When you aren’t battling enemies, Belmont is often traversing the gothic landscapes by climbing buildings or jumping over gaps, the usual activities any vampire performs on a typical Sunday afternoon. While these segments are noted for being a break away from the countless battles you will find yourself a part of, they are often clunky and unresponsive and allocate themselves more as being time wasters in-between main story sections. In fact, once the game forces you to do stealth missions, it becomes increasingly frustrating to even explore the locations because the game takes away all of your powers and weapons (for reasons I have still not understood despite playing the sections over and over again), and giving Belmont the inability to kill even the simplest of enemies that he otherwise has slaughtered on his way to this specific spot. It’s an incoherent game design that breaks the steady flow of combat into something that I expect many players found themselves quitting over.
What Makes It Worth My Time And Money?
It is hard to talk about Lords of Shadow 2 without bringing up God of War, because the parallels are far too similar.
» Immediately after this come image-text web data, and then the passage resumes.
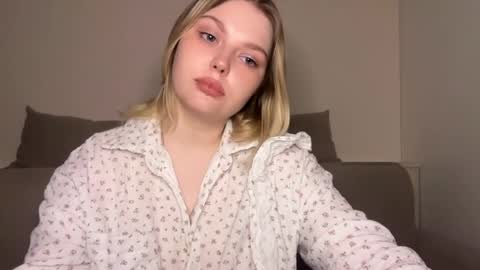 Ophelia online show from March 2026 10:10:02 PM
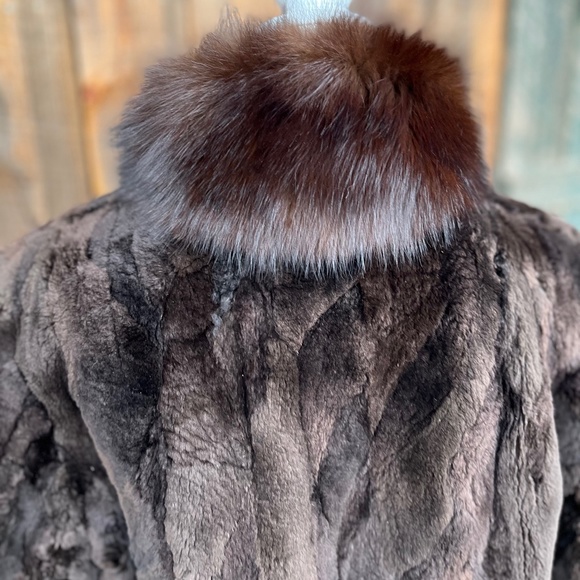 Vintage Fur size Small.  No flaws.  Thick, Soft and supple. - Picture 2 of 8
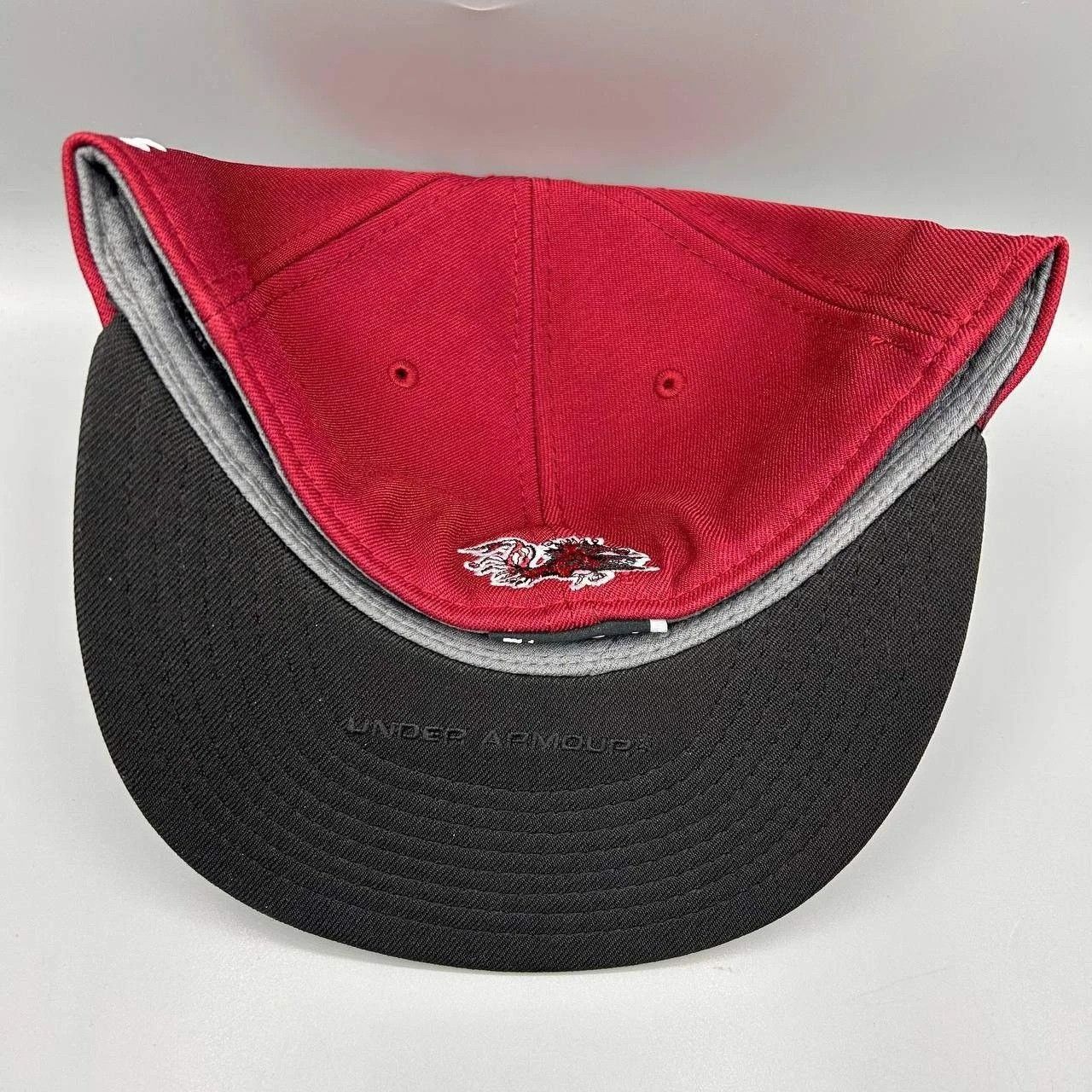 Under Armour South Carolina Gamecocks Hat Men 7 1/4 NCAA Fitted Cap New Size ONE SIZE - 8 Thumbnail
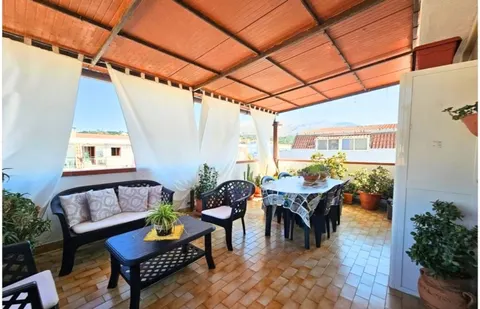 Apartamento de 95 m² com terraço e garagem em Scalea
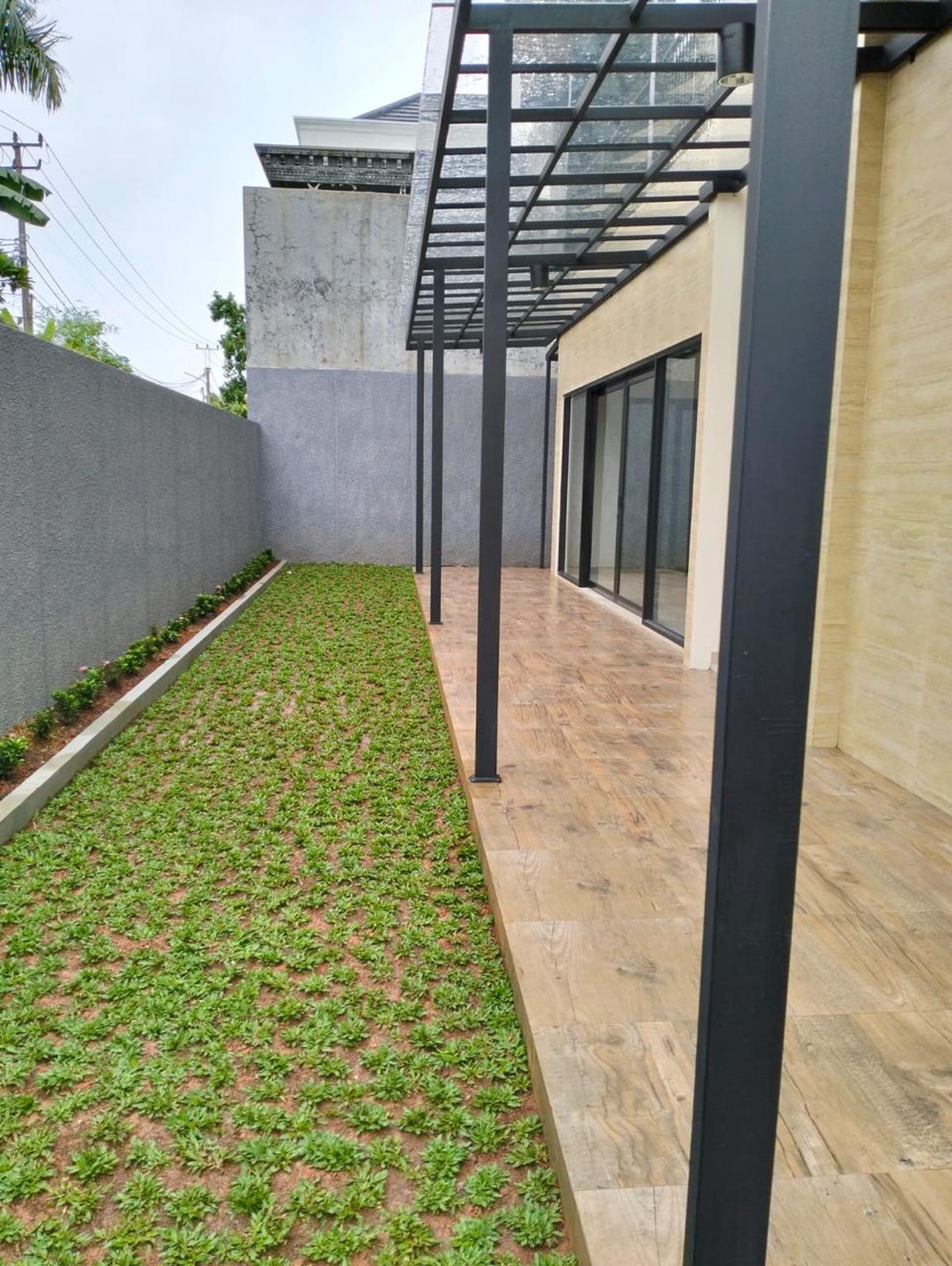 Rumah siap huni di perumahan terbaik di BSD  ( brand new )  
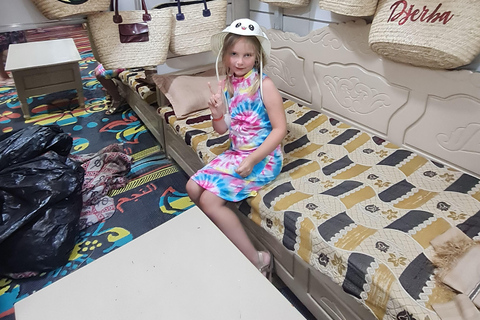 正宗杰尔巴：日落马车之旅和东方小吃正宗杰尔巴岛：日落马车之旅和免费东方小吃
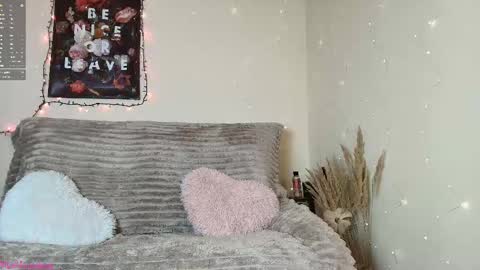 Snapshot of missmagnetizm chatting on 1, 12, 2025 Vi online show from 1, 12, 2025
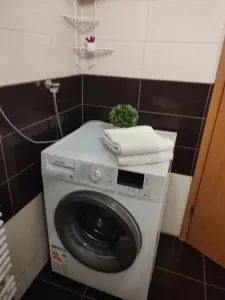 Proprietar -inchiriez apartament 2 camere - foto 6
The basic core gameplay, the platform shimmying and even the large scope of boss battles all borrow heavily from Sony’s popular franchise too much to even suggest much effort went into creating an original title. Even with my unfamiliarity of the franchise and my lack of nostalgic moments, I still barely understood what was going on half the time even with the lengthy introduction I was given. The last quarter of the game was brilliantly executed in terms of level design and boss fights, but there were far too many problems in between to even recommend playing up to that point. The stealth sections alone will cause people to take a step back and examine the bizarre design choice and you will often find better battles and story from other games that execute them better.